Alfonsi: Erdogan ist geschwächt
„Die kurdische Frage ist eine Frage, die bisher vernachlässigt wurde“, sagte der grüne Europaabgeordnete François Alfonsi, der die letzte Sitzung auf der Konferenz moderierte: „Heute müssen wir dem Thema mehr Aufmerksamkeit schenken. Europa muss verstehen, dass die Türkei in der Tat nicht nur ein Problem der Bedrohung des Friedens ist. Die Türkei hat einen langen diktatorischen Prozess hinter sich." Alfonsi zeigte sich jedoch auch optimistisch: „Erdogan ist sowohl in Bezug auf die interne als auch auf die externe Unterstützung geschwächt."
Galbraith: Grenzsicherheit durch Türkei bedroht
Der ehemalige US-amerikanische Diplomat und politische Berater Peter W. Galbraith sagte: „Ich stimme der Meinung von Recep Tayyip Erdogan zu, dass es ein Problem des Terrorismus an den Grenzen gibt. Aber die Kurden in Rojava stellten keine Bedrohung für die Türkei dar. Im Gegenteil, es ist eine Tatsache, dass viele Terroristen aus der Türkei nach Rojava gekommen sind. Damit es klar ist: Alle ausländischen Terroristen, die nach Syrien einreisten, haben die Türkei passiert.“
Galbraith bezeichnete den US-Präsidenten Donald Trump als einen „korrupten, bösartigen Menschen“ und sagte: „Wenn die Vereinigten Staaten nicht die Führung übernehmen können, dann muss es Europa sein." In diesem Zusammenhang verwies er auf Frankreich, das diese Rolle übernehmen könne. Außerdem schlug Galbraith vor, dass ein Delegierter des US-Kongresses nach Nord- und Ostsyrien eingeladen werden sollte. Zur PKK erklärte er: „Es ist an der Zeit, die PKK nicht mehr als terroristische Organisation zu betrachten." Bei der PKK handele es sich um eine Aufstandsbewegung. Wenn es zu einem Ende der militärischen Operationen und einer Rückkehr zum Verhandlungstisch komme, könne die PKK von der Terrorliste gestrichen werden.

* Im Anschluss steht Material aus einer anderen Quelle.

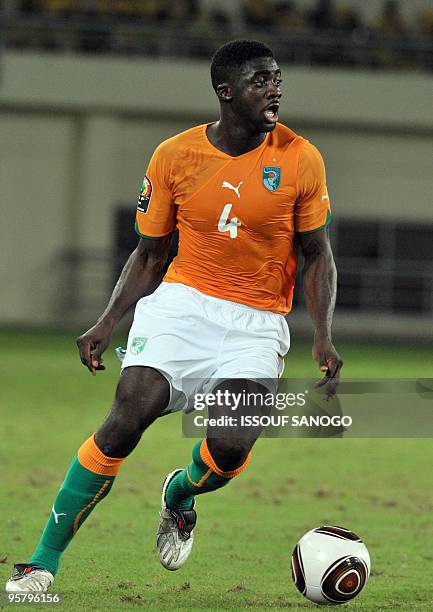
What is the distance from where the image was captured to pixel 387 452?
34.0 ft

Bedran Çiya: Türkei bedient sich islamistischer Gruppen
Bedran Çiya, der als Berater für die Autonomieverwaltung von Nord- und Ostsyrien tätig ist, skizzierte auf der Konferenz den kurdischen Blickwinkel auf Syrien und verwies auf den Verteilungskampf der internationalen Mächte in dem Land. Die Türkei wolle ein islamisches Regime im eigenen Dienst in Nordsyrien installieren und gleichzeitig alle kurdischen Errungenschaften zerstören. Dafür bediene sich das NATO-Mitglied islamistischer Gruppierungen, die vom türkischen Staat finanziert und aufgebaut worden seien. Çiya legte eine Liste von Mitgliedern des IS und der Al-Nusra-Front vor, die sich unter den von der Türkei gesteuerten Milizionären befinden. „Die Kurden werden finanziert von der EU getötet. Wie kann die EU ein Land unterstützen, das ein Völkermordprojekt durchführt?“, fragte der Berater der nordsyrischen Autonomieverwaltung und appellierte an die internationalen Kräfte, sich nicht von der Türkei erpressen zu lassen.